3) Une relecture à la lumière du don

Dans l’intuition de Catherine Pickstock, ne se joue-t-il pas quelque chose de la dynamique du don ? La philosophe de la Radical Orthodoxy propose de faire de la liturgie l’issue hors du dilemme de la présence et du présent, de l’oral et de l’écrit, etc. En effet, la liturgie est une participation temporelle de la vérité, voire de la liturgie éternelle : c’est ce que montre Eric Peterson dans Le livre des anges. Or, en entrant dans le temps, la liturgie à la fois répète et innove, tant le fond éternel est inépuisable. Ainsi la source serait éternelle ; elle se déposerait de manière particulière dans le fond liturgique comme en un cœur ; enfin, celui-ci se déploierait au dehors, dans l’histoire, remontant en action de grâces vers son origine [6]. Or, ce sont les trois moments du don personnel : réception, appropriation et donation. Donc, la pensée de notre auteur est secrètement animée par la métaphysique de l’amour-don.

Pascal Ide

[1] Catherine Pickstock, After Writing: On the Liturgical Consummation of Philosophy. Oxford, Blackwell, 1997 : Après l’écrit. Sur l’achèvement liturgique de la philosophie, trad., préface de Jean-Yves Lacoste et postface de Robin Kirkpatrick, Paris, Ad Solem, 2013. Je m’inspire de son interview par Grégory Solari, « La religion est première’ ». La Nef, 257 (mars 2014), p. 18-21. Elle porte sur l’ouvrage. Les citations entre parenthèses sont celles de l’interview.

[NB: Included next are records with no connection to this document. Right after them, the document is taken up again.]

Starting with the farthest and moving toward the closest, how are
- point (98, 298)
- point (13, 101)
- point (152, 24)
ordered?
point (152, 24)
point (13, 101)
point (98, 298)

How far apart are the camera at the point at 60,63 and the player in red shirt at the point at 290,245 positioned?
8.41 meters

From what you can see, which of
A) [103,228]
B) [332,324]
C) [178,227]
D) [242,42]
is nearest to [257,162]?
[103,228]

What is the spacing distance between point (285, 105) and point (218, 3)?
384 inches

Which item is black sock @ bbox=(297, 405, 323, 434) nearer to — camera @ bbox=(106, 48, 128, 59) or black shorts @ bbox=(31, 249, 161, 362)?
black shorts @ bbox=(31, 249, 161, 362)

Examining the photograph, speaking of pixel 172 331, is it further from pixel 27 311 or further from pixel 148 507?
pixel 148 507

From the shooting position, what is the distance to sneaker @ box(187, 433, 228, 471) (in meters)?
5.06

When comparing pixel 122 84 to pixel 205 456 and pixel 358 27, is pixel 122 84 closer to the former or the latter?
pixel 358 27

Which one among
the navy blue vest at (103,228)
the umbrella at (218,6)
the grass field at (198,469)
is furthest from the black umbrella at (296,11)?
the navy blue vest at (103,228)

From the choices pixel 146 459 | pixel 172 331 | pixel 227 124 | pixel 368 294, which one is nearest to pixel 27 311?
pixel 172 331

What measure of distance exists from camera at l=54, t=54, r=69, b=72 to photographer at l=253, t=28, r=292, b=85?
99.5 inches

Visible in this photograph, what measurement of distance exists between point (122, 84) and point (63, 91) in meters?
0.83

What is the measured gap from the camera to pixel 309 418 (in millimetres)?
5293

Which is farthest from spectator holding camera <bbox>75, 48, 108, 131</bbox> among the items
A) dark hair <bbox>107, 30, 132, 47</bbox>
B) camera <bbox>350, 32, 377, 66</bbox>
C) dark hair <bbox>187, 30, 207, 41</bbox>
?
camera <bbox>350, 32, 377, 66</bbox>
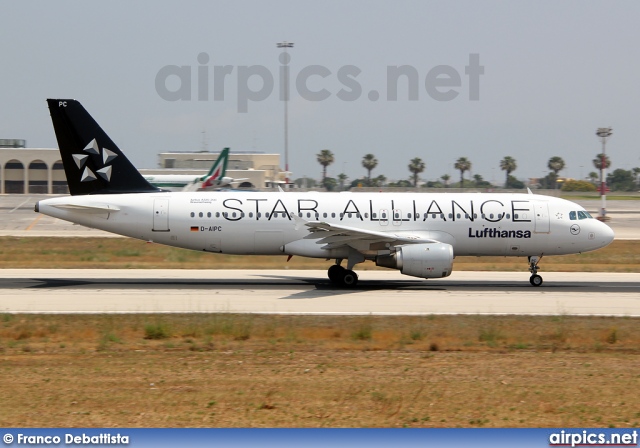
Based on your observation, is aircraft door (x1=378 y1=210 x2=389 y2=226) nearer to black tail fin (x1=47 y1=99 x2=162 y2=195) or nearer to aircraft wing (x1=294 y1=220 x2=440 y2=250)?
aircraft wing (x1=294 y1=220 x2=440 y2=250)

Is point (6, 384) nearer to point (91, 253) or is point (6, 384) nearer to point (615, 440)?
point (615, 440)

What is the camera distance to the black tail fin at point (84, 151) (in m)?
27.9

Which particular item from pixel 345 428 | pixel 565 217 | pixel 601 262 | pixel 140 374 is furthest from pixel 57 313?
pixel 601 262

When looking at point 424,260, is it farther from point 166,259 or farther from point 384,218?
point 166,259

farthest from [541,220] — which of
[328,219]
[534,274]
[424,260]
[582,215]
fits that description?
[328,219]

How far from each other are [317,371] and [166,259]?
24037 millimetres

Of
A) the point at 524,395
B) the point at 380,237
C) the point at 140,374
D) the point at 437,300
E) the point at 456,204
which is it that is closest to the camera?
the point at 524,395

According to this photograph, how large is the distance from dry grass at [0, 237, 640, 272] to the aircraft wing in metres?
6.90

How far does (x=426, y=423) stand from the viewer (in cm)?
1094

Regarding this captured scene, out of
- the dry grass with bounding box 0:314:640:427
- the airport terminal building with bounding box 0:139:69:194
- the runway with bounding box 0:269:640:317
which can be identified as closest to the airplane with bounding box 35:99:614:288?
the runway with bounding box 0:269:640:317

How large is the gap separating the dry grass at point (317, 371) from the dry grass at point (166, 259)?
14.3 m

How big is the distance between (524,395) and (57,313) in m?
12.9

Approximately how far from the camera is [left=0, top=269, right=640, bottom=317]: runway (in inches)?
867

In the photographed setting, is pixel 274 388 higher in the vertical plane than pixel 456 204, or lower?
lower
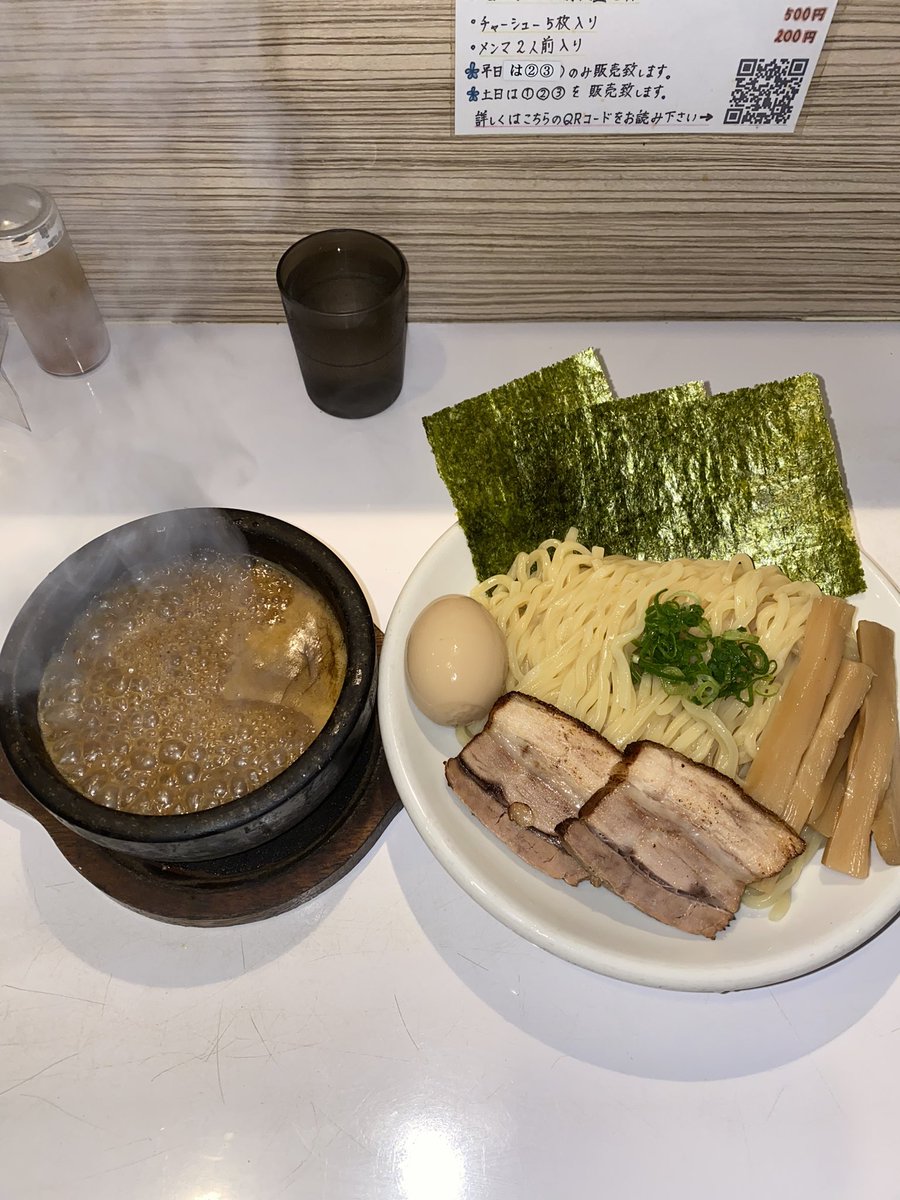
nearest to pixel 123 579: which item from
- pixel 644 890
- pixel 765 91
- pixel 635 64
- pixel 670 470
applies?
pixel 644 890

[2] Elle a préfacé l’ouvrage Adrian Pabst, Olivier-Thomas Venard, Radical orthodoxy. Pour une révolution théologique, avant-propos de Grégory Solari. Genève, Ad solem, 2004.

[3] John Milbank, « What Is Radical Orthodoxy? », 2015. Cette présentation ici résumée se trouve en PDF, sur le site de l’Université de Fribourg (Suisse). Site consulté le 21 août 2020 : http://www.unifr.ch/theo/assets/files/SA2015/Theses_EN.pdf

[4] Pour une présentation plus complète, cf. John Milbank & Graham Ward, Radical Orthodoxy: A New Theology, London, Routledge, 1998.

[5] Cf. les autres écrit sur la liturgie : Catherine Pickstock, « Liturgy and Modernity », Telos. 113 (1998), p. 19-40 , ; « A Poetics of the Eucharist ». Telos. 131 (2005), p. 83-91 ; « Liturgy and the Senses », John Milbank, Slavoj Žižek & Creston Davis (éds.), Paul’s New Moment: Continental Philosophy and the Future of Christian Theology, Grand Rapids (Michigan), Brazos Press, 2010. p. 125-145.

[6] Il est d’ailleurs significatif que ce mouvement soit spiralé, comme la structure métaphysique de l’étant déployée par Cornelio Fabro.